(Part of a data file)
-- -- --
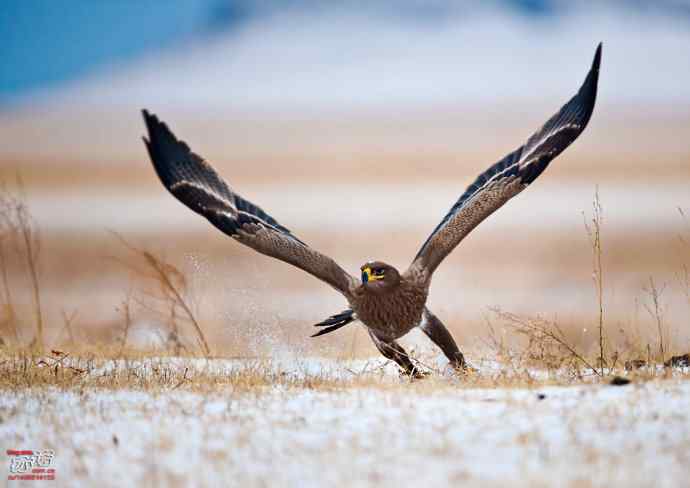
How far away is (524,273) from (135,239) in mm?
10202

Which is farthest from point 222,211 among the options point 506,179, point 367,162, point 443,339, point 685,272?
point 367,162

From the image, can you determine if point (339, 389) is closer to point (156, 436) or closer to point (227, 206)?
point (156, 436)

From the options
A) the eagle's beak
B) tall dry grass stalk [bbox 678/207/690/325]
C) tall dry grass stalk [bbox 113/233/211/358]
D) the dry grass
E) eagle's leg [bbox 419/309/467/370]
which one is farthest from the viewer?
tall dry grass stalk [bbox 113/233/211/358]

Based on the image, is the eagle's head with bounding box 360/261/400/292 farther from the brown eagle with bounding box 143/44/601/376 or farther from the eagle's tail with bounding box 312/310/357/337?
the eagle's tail with bounding box 312/310/357/337

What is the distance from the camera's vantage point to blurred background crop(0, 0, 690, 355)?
1373cm

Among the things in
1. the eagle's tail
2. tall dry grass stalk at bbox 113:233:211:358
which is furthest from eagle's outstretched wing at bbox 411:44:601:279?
tall dry grass stalk at bbox 113:233:211:358

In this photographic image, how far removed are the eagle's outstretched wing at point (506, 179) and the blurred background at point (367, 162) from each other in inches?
46.4

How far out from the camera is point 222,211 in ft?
25.4

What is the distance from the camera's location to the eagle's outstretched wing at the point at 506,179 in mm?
7641

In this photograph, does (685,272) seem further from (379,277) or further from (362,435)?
(362,435)

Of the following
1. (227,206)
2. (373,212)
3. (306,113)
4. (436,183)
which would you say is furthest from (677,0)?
(227,206)

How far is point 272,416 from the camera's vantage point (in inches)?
211

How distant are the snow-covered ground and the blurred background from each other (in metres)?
2.12

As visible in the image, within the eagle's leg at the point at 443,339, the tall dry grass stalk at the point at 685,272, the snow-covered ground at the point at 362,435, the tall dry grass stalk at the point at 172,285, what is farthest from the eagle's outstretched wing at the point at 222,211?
the tall dry grass stalk at the point at 685,272
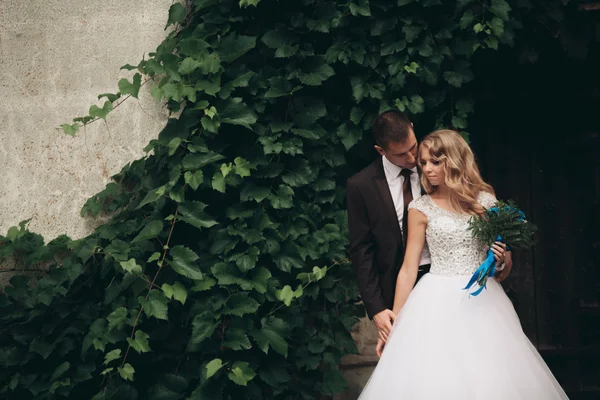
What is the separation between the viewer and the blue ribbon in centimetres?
298

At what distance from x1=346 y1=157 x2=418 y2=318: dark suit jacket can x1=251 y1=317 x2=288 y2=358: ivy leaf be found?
20.2 inches

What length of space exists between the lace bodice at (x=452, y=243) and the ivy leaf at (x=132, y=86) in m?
1.76

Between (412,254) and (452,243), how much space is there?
22cm

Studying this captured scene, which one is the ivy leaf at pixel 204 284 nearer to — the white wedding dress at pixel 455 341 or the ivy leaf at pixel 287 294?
the ivy leaf at pixel 287 294

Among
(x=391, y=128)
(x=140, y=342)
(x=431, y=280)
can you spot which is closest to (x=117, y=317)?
(x=140, y=342)

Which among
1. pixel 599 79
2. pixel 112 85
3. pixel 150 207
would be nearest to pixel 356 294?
pixel 150 207

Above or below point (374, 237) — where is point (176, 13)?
above

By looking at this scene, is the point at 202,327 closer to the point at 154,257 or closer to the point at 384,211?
the point at 154,257

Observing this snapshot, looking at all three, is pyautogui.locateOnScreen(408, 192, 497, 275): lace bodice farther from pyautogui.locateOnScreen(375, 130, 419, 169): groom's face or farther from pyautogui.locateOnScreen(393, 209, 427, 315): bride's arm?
pyautogui.locateOnScreen(375, 130, 419, 169): groom's face

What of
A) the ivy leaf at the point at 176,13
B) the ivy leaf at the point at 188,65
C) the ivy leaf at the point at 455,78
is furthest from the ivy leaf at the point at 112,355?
the ivy leaf at the point at 455,78

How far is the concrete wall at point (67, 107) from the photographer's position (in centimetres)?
389

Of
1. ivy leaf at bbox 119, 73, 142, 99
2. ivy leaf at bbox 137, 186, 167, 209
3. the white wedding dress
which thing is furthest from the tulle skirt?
ivy leaf at bbox 119, 73, 142, 99

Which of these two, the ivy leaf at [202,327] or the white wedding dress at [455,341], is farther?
the ivy leaf at [202,327]

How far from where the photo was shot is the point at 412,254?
3.25 meters
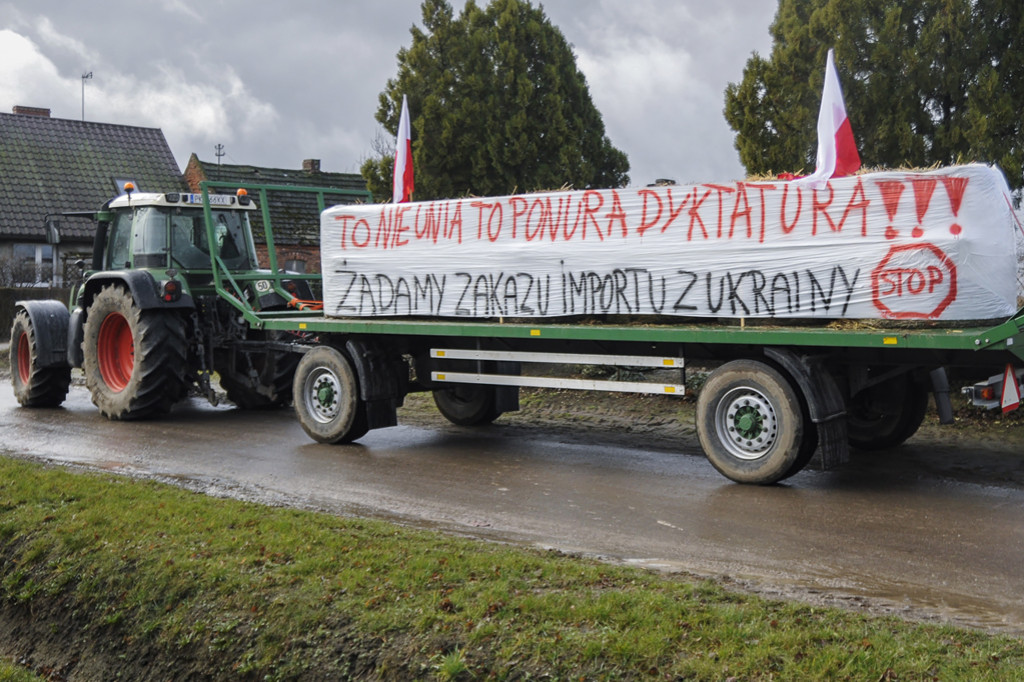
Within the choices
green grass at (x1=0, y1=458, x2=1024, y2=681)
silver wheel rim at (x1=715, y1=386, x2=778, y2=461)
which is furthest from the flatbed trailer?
green grass at (x1=0, y1=458, x2=1024, y2=681)

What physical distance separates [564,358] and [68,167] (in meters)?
30.3

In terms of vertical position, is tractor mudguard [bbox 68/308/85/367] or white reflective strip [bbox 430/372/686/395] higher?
tractor mudguard [bbox 68/308/85/367]

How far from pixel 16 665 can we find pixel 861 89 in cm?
1073

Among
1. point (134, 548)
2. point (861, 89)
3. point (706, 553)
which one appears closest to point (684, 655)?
point (706, 553)

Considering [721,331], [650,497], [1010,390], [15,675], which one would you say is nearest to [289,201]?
[721,331]

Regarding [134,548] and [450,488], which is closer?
[134,548]

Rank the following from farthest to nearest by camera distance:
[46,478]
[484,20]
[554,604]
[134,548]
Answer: [484,20] → [46,478] → [134,548] → [554,604]

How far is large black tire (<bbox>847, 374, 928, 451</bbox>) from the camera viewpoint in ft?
32.7

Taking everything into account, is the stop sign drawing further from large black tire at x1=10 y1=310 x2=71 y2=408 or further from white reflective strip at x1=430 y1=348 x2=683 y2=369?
large black tire at x1=10 y1=310 x2=71 y2=408

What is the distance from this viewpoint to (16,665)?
626cm

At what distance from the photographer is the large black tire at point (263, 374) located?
1389 cm

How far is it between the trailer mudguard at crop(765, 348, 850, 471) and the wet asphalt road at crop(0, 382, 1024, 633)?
1.15 ft

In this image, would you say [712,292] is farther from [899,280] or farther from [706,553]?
[706,553]

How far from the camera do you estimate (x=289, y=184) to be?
102 feet
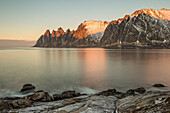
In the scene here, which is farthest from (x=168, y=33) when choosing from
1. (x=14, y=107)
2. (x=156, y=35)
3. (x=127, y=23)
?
(x=14, y=107)

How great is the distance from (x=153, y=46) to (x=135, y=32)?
30.1 m

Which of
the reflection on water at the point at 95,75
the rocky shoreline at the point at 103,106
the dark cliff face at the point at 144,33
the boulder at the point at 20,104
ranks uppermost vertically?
the dark cliff face at the point at 144,33

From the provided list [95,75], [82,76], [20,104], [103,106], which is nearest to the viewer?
[103,106]

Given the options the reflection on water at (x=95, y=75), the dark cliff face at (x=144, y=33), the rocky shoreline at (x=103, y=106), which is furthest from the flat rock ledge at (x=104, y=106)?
the dark cliff face at (x=144, y=33)

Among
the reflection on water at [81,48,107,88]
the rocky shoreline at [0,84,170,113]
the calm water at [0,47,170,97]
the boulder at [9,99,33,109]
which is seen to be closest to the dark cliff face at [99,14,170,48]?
the calm water at [0,47,170,97]

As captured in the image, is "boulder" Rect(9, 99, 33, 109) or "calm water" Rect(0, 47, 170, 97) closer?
"boulder" Rect(9, 99, 33, 109)

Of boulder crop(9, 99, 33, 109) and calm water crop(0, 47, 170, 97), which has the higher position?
boulder crop(9, 99, 33, 109)

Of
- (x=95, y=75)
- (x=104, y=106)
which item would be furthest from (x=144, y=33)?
(x=104, y=106)

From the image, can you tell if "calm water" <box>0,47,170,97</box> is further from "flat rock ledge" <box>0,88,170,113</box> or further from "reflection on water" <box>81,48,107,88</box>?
"flat rock ledge" <box>0,88,170,113</box>

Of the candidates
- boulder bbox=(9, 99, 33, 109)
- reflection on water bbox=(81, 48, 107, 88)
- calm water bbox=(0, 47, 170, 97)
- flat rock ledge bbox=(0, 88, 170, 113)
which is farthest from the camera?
reflection on water bbox=(81, 48, 107, 88)

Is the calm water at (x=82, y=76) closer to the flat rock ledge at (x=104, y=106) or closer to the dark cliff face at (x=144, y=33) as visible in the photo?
the flat rock ledge at (x=104, y=106)

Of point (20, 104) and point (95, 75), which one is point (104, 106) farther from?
point (95, 75)

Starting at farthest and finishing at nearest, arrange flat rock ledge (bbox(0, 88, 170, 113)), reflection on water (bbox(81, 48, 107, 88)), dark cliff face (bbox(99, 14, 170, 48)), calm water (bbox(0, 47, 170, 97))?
1. dark cliff face (bbox(99, 14, 170, 48))
2. reflection on water (bbox(81, 48, 107, 88))
3. calm water (bbox(0, 47, 170, 97))
4. flat rock ledge (bbox(0, 88, 170, 113))

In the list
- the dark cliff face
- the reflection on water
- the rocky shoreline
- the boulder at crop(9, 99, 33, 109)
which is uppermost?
the dark cliff face
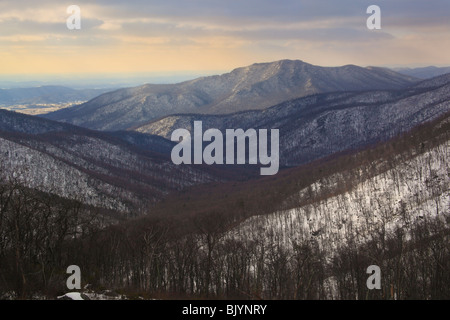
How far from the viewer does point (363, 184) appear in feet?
440

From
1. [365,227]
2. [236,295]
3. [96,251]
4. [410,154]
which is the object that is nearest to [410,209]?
[365,227]

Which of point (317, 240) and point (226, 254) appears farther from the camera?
point (317, 240)

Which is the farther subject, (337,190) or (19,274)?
(337,190)

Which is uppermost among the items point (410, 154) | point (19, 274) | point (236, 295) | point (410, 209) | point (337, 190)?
point (410, 154)

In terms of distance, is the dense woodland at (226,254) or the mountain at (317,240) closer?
the dense woodland at (226,254)

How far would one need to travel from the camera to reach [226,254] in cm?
8156

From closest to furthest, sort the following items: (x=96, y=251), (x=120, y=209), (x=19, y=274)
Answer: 1. (x=19, y=274)
2. (x=96, y=251)
3. (x=120, y=209)

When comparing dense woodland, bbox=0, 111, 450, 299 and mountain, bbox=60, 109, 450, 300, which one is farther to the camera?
mountain, bbox=60, 109, 450, 300

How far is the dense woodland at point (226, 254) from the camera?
149 ft

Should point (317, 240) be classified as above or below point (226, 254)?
above

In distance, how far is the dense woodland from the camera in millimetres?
45344
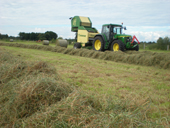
-- -- --
AIM> Put the stretch of the material above that runs from the line containing "In distance, how" through the end into a numbered list, with blank lines and pictures left out.

FINAL RESULT>
1. In distance, how far is the dense woodland from the camera in millimetres?
2. 45344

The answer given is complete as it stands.